After the mid-1990s, secrecy has often been scrapped. In a 1998 New York Times op-ed, William Kristol and Robert Kagan proposed a new playbook to deal with Saddam Hussein. They wrote that the U.S. needed “to bring his regime down … to ensure America’s greatness in the next century.”

Kagan and Kristol were part of a larger group, the Project for a New American Century, that included Dick Cheney, Donald Rumsfeld, Paul Wolfowitz, Lewis “Scooter” Libby and Richard Perle, all of whom joined the Bush II administration and championed regime change. No need to pussy-foot around: The U.S. should intervene around the globe when necessary to remove regimes that rejected Washington’s roadmap.

To keep the record straight, not all U.S. schemes succeeded—those launched against the Bolshevik regime (starting in 1918), or the leaders in Cuba and Venezuela, up to the present, did not.

Today’s targets are Iran and, until a few weeks ago, North Korea. The president, along with Mike Pompeo, the new U.S. Secretary of State, and John Bolton, Trump’s national security adviser, are utterly upfront. Do X and Y, and we won’t attack you. Don’t, and you can expect the worst. Pompeo suggests the U.S. could adopt the Libya solution, which it fashioned in 2011 (Gadhafi gave up his nuclear stock and was later killed in the street).

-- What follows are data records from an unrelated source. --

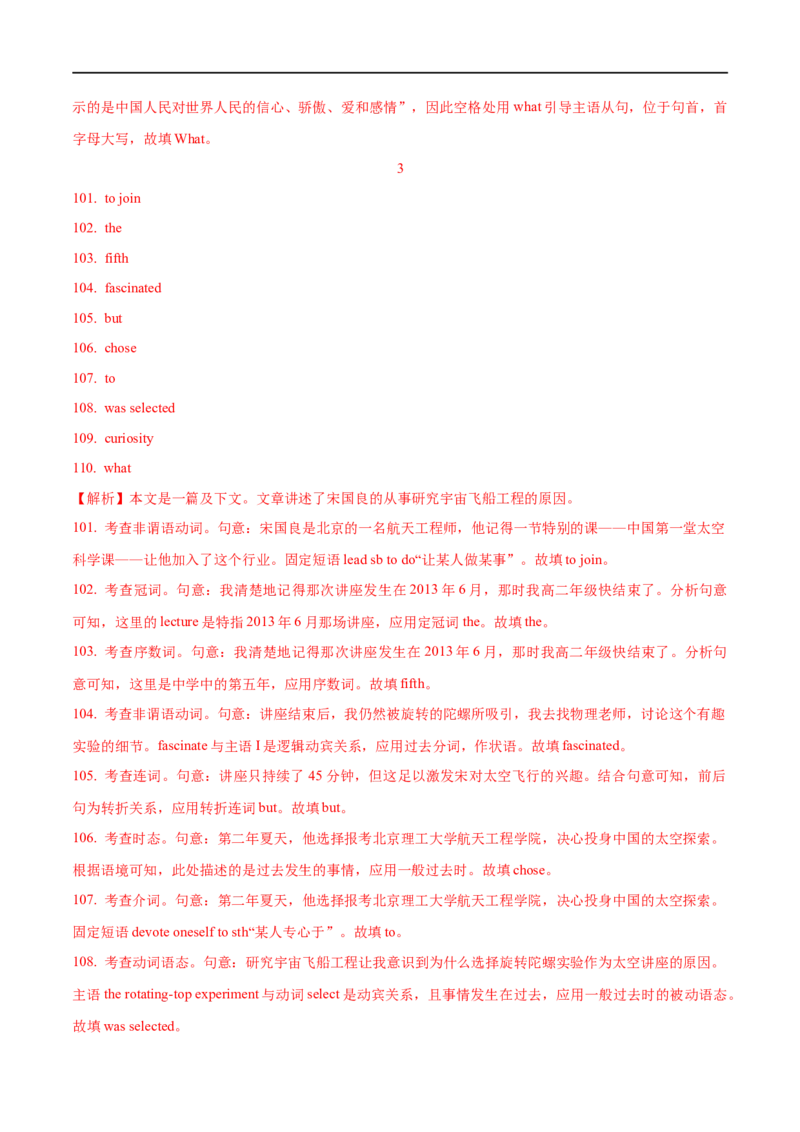 示的是中国人民对世界人民的信心、骄傲、爱和感情”，因此空格处用 what 引导主语从句，位于句首，首字母大写，故填 What。

3

101. to join

102. the

103. fifth

104. fascinated

105. but

106. chose

107. to

108. was selected

109. curiosity

110. what

【解析】本文是一篇及下文。文章讲述了宋国良的从事研究宇宙飞船工程的原因。

101. 考查非谓语动词。句意：宋国良是北京的一名航天工程师，他记得一节特别的课——中国第一堂太空科学课——让他加入了这个行业。固定短语 lead sb to do“让某人做某事”。故填 to join。

102. 考查冠词。句意：我清楚地记得那次讲座发生在 2013 年 6 月，那时我高二年级快结束了。分析句意可知，这里的 lecture 是特指 2013 年 6 月那场讲座，应用定冠词 the。故填 the。

103. 考查序数词。句意：我清楚地记得那次讲座发生在 2013 年 6 月，那时我高二年级快结束了。分析句意可知，这里是中学中的第五年，应用序数词。故填 fifth。

104. 考查非谓语动词。句意：讲座结束后，我仍然被旋转的陀螺所吸引，我去找物理老师，讨论这个有趣实验的细节。fascinate 与主语 I 是逻辑动宾关系，应用过去分词，作状语。故填 fascinated。

105. 考查连词。句意：讲座只持续了 45 分钟，但这足以激发宋对太空飞行的兴趣。结合句意可知，前后句为转折关系，应用转折连词 but。故填 but。

106. 考查时态。句意：第二年夏天，他选择报考北京理工大学航天工程学院，决心投身中国的太空探索。根据语境可知，此处描述的是过去发生的事情，应用一般过去时。故填 chose。

107. 考查介词。句意：第二年夏天，他选择报考北京理工大学航天工程学院，决心投身中国的太空探索。固定短语 devote oneself to sth“某人专心于”。故填 to。

108. 考查动词语态。句意：研究宇宙飞船工程让我意识到为什么选择旋转陀螺实验作为太空讲座的原因。主语 the rotating-top experiment 与动词 select 是动宾关系，且事情发生在过去，应用一般过去时的被动语态。故填 was selected。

Regime change is the rule. Rudolph Giuliani, now Trump’s main legal maven, recently assured an anti-Iran activist group that “we have a president who is as committed to regime change as we are.”

No matter who is in the White House, some things don’t change.

Correction: Because of an editing error, an earlier version of this article mistakenly said Russia intervened in the 1936 Spanish Civil War. The corrected sentence says Russia intervened in 36 elections in the second half of the 20th century, according to a political scientist at Carnegie Mellon University.